How Persistent Identifiers Are Creating a Navigable Map of Knowledge

Figure 1: A conceptual illustration of a knowledge graph focused on research connections, generated by DALL·E 3 on Feb 28, 2025 by author

This blog post is based on and summarises the paper “Connected Research: The Potential of the PID Graph” by Helena Cousijn, Ricarda Braukmann, Martin Fenner, Christine Ferguson, René van Horik, Rachael Lammey, Alice Meadows, and Simon Lambert, published in 2021. The original paper introduced the concept of the PID Graph as a transformative approach to connecting research entities through persistent identifiers.

Introduction

In today’s digital research landscape, connecting the dots between various research outputs has become increasingly challenging. Each day, thousands of new papers are published, datasets are created, and research grants are awarded. Yet despite this increase in information, finding meaningful connections between these elements can feel like searching for specific stars in a vast galaxy without a map.

Persistent Identifiers (PIDs) – the digital addresses that never change play a crucial part in navigating the research landscape. These unique, machine-readable codes, such as DOIs (Digital Object Identifiers) for publications or ORCID IDs for researchers, serve as a permanent digital address assigned to a research entity that remains stable even if the location of that entity changes. But simply having these identifiers isn’t enough to reveal the rich web of connections that exist in the research ecosystem.

The PID Graph, introduced in the paper “Connected Research: The Potential of the PID Graph” by Cousijn et al. (2021), represents significant progress in how we think about research infrastructure. Rather than viewing PIDs as isolated identifiers, the PID Graph connects them to create a navigable map of research relationships. This approach allows us to answer questions that were previously difficult to address: Which datasets underpin a particular paper? What outputs resulted from a specific grant? Who are the potential collaborators working on similar research?
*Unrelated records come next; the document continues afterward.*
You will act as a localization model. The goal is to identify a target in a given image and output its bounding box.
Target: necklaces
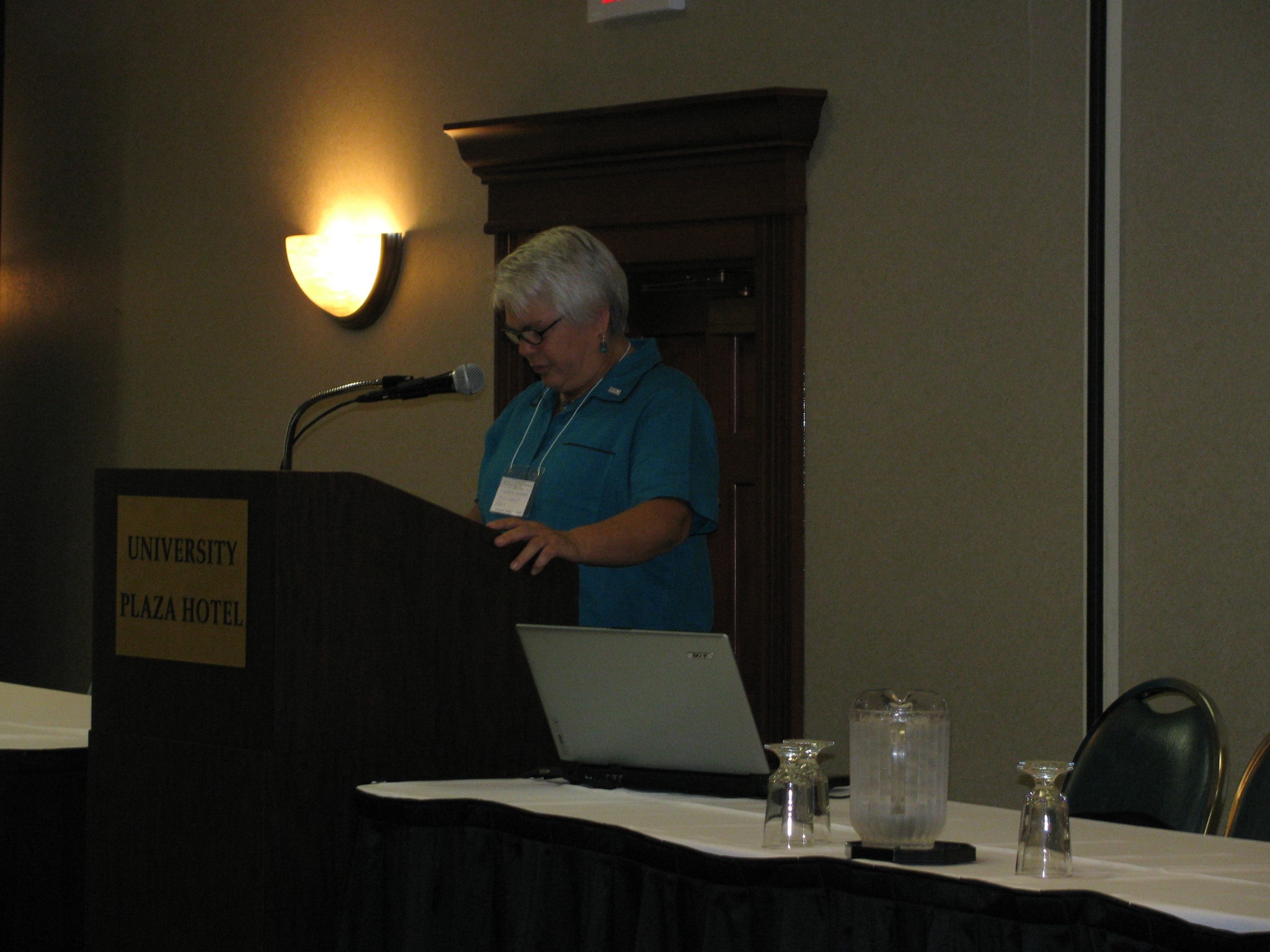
[560,377,601,412]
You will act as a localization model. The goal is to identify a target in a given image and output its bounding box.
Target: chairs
[1220,744,1269,846]
[1060,679,1225,841]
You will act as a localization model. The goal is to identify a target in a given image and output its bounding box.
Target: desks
[355,768,1270,952]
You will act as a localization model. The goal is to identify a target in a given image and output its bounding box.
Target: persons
[465,225,719,634]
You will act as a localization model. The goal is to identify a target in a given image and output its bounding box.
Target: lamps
[284,223,382,319]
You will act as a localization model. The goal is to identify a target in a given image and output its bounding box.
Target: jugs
[850,688,951,851]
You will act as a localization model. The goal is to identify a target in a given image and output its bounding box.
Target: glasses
[501,311,570,345]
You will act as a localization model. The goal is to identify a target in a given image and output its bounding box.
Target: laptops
[516,624,850,799]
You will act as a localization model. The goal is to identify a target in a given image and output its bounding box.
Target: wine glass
[1016,761,1074,878]
[763,744,814,849]
[783,739,834,843]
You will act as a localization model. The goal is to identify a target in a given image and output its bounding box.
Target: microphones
[354,363,485,402]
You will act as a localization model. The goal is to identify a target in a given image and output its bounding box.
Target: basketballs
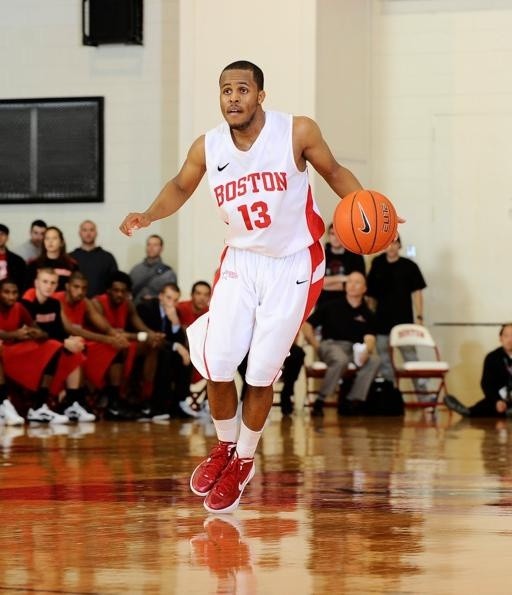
[335,188,398,256]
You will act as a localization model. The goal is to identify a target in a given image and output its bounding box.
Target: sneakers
[281,394,293,415]
[103,409,136,422]
[137,409,170,422]
[190,441,235,497]
[202,451,256,512]
[27,403,68,423]
[0,399,24,425]
[311,401,324,419]
[64,401,96,422]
This article follows the paper to explore how the PID Graph works, how it differs from other knowledge graph approaches in research, and why it matters for the future of connected scholarly communication. By understanding these connections, we gain not just a tool for navigation, but a new lens through which to view the interconnected nature of research itself.

The Foundation: Understanding Persistent Identifiers

As the paper emphasises, PIDs are far more than simple identifiers – they are critical enablers for FAIR (Findable, Accessible, Interoperable, Reusable) research.

The paper identifies several key ways that PIDs and their metadata support research:

Discoverability and accessibility: PIDs uniquely identify research objects, people, institutions, and funding reliably over time, making them easier to find and verify. For example, a DOI will always point to the same publication, even if the publisher changes its website structure.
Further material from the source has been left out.